# Stupid networking question



## sigma1914 (Sep 5, 2006)

I feel like an idiot asking this, but networking isn't my thing. :lol:

My router, a D-Link DIR-825, is a great router with wireless capabilities and 4 wired ports. However, I prefer a wired connection for some pieces of electronics and have exceeded 4 units. Do I get a hub or switch? I'd like to keep it simple.

6 Wired products - DECA ICK, TV, BR Player, media player, 2 PCs
3 Wireless products - Netbook, laptop, iPad2


----------



## klang (Oct 14, 2003)

Switch. Probably doesn't matter but I prefer to use the same brand as the router.


----------



## Tom Robertson (Nov 15, 2005)

sigma1914 said:


> I feel like an idiot asking this, but networking isn't my thing. :lol:
> 
> My router, a D-Link DIR-825, is a great router with wireless capabilities and 4 wired ports. However, I prefer a wired connection for some pieces of electronics and have exceeded 4 units. Do I get a hub or switch? I'd like to keep it simple.
> 
> ...


Switch. They do not share bandwidth between ports.

Personally I'd go with a gig switch, they are inexpensive enough and likely to be your best long-term purchase.

Cheers,
Tom


----------



## sigma1914 (Sep 5, 2006)

Would this be ok? It's the same brand as the router. http://www.amazon.com/D-Link-1105-5..._m=ATVPDKIKX0DER&pf_rd_r=1JTV4RR362Y57JN0RC39

8 bucks seems kinda cheap, no?

Edit...oops, Tom suggests a gig one. How's this? http://www.amazon.com/D-Link-DGS-10...TRWE/ref=sr_1_3?ie=UTF8&qid=1311130820&sr=8-3


----------



## Tom Robertson (Nov 15, 2005)

Spend a few $ now and get the http://www.amazon.com/D-Link-DGS-1005G-5-Port-Gigabit-Desktop/dp/B003X7TRWE

Cheers,
Tom


----------



## SayWhat? (Jun 7, 2009)

A Gigabit switch won't hurt, but it won't add anything if you don't have gigabit cards in the devices.


----------



## Tom Robertson (Nov 15, 2005)

SayWhat? said:


> A Gigabit switch won't hurt, but it won't add anything if you don't have gigabit cards in the devices.


True, but you will have giga devices during the life of the switch. Might as well get it now.

Cheers,
Tom


----------



## Marlin Guy (Apr 8, 2009)

sigma1914 said:


> Do I get a hub or switch?


Yes.


----------



## phrelin (Jan 18, 2007)

========================================================================

### What you will do
1/ In the networking thread, copy out the part that begins at the words "6 Wired products" and stops after "use the same brand as the router.", with "streaming box" put in place of "media player".
2/ Answer these questions from the networking thread:
(a) What router model does the first poster own?
(b) How many wired products does the first poster list?
(c) According to SayWhat?, in what case will a gigabit switch not add anything?

========================================================================

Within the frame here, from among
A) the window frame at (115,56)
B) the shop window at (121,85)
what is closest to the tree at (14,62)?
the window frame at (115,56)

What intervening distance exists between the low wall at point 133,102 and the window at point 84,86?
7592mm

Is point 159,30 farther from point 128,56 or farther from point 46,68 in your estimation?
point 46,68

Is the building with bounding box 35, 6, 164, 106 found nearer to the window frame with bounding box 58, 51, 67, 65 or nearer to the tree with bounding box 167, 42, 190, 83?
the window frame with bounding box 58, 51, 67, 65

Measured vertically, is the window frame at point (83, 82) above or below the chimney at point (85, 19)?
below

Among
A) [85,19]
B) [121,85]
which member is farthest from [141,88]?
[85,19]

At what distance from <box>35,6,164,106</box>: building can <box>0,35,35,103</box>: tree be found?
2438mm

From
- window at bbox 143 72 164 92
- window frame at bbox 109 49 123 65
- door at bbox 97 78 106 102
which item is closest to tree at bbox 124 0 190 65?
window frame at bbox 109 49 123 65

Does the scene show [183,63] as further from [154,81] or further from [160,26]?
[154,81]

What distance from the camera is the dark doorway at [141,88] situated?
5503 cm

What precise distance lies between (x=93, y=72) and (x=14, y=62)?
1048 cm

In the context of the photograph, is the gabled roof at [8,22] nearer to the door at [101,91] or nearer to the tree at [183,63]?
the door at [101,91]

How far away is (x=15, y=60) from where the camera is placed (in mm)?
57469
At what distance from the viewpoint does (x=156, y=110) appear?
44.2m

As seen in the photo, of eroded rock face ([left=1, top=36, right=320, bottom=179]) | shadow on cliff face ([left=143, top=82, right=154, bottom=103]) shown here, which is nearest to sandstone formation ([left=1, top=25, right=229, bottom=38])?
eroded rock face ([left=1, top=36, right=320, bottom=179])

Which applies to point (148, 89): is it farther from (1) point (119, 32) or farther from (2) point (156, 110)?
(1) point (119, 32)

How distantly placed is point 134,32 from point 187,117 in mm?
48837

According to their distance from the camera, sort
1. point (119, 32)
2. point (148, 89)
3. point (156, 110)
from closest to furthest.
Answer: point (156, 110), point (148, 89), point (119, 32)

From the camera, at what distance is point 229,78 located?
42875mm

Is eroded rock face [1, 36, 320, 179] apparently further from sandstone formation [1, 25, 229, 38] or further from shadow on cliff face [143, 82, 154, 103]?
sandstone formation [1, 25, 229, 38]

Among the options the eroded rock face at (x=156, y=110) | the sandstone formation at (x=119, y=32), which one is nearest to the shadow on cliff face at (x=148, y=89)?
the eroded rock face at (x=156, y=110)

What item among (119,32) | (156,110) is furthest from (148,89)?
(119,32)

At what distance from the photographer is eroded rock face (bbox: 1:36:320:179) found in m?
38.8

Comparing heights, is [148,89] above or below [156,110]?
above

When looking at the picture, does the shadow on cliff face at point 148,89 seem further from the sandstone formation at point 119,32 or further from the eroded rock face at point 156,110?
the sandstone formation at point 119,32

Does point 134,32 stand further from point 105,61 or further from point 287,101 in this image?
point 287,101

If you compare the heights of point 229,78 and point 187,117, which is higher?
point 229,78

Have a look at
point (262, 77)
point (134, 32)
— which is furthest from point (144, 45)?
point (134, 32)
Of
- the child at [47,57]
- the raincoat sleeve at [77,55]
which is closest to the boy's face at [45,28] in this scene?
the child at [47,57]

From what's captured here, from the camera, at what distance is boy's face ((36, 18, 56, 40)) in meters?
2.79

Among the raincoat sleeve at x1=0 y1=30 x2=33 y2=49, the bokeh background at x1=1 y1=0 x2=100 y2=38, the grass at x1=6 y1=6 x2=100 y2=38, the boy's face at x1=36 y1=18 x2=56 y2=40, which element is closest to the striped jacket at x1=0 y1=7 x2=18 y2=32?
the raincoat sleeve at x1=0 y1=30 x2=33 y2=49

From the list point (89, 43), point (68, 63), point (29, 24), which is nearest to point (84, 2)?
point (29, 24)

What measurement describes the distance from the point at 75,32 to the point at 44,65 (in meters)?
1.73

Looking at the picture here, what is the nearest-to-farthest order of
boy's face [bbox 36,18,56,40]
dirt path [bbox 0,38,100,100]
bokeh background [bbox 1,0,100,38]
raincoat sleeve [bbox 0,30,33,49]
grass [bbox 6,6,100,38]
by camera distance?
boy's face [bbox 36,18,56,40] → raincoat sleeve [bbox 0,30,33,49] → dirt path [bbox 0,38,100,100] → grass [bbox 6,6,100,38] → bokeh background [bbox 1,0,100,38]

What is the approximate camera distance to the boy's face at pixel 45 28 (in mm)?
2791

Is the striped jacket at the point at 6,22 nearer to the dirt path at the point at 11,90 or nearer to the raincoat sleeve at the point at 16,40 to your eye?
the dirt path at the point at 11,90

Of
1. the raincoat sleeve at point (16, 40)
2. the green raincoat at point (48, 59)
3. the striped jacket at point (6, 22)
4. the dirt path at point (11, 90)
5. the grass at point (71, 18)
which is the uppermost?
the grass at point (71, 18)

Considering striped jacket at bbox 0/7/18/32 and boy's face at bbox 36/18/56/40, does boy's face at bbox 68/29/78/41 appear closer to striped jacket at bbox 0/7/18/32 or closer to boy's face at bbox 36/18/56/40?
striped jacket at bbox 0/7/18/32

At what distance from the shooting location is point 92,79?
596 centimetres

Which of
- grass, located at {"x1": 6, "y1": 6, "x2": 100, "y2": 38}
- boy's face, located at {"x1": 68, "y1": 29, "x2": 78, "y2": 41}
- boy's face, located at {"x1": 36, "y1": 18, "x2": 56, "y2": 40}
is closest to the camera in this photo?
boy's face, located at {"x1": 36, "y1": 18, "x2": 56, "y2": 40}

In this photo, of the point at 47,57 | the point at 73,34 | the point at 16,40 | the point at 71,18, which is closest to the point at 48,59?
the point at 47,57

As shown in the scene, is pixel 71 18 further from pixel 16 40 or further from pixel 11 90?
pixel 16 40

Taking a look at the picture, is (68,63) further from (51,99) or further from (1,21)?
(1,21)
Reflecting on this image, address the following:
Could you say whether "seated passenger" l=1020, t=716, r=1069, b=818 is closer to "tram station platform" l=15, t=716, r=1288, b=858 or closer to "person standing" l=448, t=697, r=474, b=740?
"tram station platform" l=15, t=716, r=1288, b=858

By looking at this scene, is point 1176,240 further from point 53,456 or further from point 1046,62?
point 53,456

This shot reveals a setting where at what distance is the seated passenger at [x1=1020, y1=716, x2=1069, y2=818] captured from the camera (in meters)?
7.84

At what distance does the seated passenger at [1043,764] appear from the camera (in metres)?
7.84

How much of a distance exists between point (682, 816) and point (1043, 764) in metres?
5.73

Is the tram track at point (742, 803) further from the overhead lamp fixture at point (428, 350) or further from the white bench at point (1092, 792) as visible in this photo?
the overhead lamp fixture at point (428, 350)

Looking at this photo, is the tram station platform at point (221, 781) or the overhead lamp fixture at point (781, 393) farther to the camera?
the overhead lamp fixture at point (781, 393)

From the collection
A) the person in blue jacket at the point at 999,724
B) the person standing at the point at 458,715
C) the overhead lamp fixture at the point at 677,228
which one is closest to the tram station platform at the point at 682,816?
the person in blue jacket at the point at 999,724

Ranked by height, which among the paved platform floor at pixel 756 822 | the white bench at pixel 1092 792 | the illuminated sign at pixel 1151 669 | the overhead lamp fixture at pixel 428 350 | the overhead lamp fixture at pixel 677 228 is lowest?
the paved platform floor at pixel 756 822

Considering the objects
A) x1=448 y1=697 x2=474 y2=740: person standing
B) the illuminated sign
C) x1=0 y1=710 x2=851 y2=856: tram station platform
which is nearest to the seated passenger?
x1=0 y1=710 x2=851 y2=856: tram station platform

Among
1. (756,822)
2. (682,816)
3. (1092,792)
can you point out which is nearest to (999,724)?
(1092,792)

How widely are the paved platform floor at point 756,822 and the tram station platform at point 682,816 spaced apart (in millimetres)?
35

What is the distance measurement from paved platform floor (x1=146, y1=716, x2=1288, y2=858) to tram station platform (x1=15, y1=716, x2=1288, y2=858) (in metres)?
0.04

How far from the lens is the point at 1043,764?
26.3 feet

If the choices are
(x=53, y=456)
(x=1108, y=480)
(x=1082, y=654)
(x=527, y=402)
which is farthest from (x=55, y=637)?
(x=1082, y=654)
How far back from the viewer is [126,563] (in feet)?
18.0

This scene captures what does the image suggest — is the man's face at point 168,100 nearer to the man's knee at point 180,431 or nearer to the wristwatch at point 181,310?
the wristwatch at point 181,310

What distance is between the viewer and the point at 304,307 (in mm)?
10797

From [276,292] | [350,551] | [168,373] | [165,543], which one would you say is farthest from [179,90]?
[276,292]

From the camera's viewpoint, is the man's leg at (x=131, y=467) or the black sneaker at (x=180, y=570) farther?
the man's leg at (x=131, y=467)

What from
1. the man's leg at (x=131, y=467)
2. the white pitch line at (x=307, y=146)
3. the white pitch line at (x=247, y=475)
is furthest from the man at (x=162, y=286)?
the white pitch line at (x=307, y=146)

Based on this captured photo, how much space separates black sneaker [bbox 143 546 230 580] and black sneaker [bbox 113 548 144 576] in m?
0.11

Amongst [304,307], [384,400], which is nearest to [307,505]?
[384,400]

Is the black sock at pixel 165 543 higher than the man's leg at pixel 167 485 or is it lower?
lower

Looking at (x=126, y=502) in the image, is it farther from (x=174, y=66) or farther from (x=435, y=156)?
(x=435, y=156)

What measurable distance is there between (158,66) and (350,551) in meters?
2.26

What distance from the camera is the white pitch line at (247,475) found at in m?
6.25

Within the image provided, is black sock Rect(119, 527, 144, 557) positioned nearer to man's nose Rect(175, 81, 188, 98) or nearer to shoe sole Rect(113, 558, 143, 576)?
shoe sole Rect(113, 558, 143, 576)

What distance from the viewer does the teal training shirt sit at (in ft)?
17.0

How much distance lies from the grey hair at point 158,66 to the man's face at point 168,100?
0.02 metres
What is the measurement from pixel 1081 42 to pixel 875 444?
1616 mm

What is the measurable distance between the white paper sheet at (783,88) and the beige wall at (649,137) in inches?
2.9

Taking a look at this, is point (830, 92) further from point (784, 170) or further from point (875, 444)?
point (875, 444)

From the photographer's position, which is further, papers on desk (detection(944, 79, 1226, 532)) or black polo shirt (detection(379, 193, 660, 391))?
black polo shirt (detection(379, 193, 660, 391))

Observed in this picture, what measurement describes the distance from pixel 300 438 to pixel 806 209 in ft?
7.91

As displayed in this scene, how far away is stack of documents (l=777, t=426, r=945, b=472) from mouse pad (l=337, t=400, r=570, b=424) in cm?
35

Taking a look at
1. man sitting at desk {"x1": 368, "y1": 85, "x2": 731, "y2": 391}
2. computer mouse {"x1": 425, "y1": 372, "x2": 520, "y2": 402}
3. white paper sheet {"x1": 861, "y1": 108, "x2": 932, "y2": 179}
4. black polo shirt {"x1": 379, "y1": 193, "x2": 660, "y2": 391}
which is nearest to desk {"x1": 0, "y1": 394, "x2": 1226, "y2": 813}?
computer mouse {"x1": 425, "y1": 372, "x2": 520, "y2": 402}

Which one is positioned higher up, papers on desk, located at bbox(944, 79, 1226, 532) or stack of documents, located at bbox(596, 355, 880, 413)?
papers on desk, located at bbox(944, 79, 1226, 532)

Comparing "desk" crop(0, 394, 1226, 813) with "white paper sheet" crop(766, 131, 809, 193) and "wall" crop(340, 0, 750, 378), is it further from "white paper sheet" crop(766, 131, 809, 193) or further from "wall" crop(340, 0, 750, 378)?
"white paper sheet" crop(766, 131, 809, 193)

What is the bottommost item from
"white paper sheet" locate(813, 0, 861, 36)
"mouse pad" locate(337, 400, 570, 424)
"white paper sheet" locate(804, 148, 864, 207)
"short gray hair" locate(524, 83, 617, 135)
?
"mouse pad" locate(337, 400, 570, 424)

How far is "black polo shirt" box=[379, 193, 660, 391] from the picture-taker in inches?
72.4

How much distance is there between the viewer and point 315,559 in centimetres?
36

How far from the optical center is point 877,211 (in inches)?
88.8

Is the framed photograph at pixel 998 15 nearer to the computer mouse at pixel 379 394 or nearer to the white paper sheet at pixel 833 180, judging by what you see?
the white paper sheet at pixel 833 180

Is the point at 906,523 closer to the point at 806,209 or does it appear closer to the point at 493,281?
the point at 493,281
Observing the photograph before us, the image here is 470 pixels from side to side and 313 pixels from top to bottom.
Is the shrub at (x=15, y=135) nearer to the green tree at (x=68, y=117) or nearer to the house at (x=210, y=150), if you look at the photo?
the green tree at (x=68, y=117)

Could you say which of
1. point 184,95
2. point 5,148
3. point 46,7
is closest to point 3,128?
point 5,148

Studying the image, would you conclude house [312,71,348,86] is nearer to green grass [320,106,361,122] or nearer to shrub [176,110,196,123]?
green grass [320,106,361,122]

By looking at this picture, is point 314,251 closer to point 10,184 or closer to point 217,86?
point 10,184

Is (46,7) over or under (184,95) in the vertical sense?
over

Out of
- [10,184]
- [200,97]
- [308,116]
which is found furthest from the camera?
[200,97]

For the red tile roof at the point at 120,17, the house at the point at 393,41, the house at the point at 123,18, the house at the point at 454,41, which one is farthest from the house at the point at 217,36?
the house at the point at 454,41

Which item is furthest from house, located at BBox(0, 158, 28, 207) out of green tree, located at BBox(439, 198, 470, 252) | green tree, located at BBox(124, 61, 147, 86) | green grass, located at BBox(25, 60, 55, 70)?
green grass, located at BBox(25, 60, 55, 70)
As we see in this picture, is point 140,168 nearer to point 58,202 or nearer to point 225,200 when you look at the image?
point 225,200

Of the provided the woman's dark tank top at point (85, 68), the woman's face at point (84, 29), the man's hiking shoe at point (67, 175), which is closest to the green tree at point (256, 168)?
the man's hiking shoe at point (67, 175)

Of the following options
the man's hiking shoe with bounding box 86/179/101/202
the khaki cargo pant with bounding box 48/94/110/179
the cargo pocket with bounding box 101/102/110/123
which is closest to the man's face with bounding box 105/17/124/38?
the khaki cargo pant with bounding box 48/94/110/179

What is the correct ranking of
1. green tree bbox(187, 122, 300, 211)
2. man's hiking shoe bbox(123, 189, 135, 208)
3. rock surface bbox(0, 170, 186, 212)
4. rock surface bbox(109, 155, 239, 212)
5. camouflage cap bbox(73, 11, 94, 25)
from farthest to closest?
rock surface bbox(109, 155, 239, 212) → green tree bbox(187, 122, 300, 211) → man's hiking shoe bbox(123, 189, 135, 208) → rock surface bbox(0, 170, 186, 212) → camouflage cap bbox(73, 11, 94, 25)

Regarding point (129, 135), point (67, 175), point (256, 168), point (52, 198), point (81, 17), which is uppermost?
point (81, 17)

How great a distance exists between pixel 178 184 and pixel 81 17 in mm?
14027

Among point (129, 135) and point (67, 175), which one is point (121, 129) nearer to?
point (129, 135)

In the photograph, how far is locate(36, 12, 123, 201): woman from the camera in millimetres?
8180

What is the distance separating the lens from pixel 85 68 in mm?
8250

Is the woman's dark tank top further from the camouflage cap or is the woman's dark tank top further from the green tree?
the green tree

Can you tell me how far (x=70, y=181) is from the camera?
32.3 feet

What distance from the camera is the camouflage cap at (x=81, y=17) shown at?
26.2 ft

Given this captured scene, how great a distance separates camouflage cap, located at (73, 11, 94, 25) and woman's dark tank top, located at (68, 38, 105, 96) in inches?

========================================================================

### Solutions to the tasks
1/
6 Wired products - DECA ICK, TV, BR Player, streaming box, 2 PCs
3 Wireless products - Netbook, laptop, iPad2


----------



## klang (Oct 14, 2003)

Switch. Probably doesn't matter but I prefer to use the same brand as the router.

2/
(a) A D-Link DIR-825.
(b) Six.
(c) When the devices don't have gigabit cards.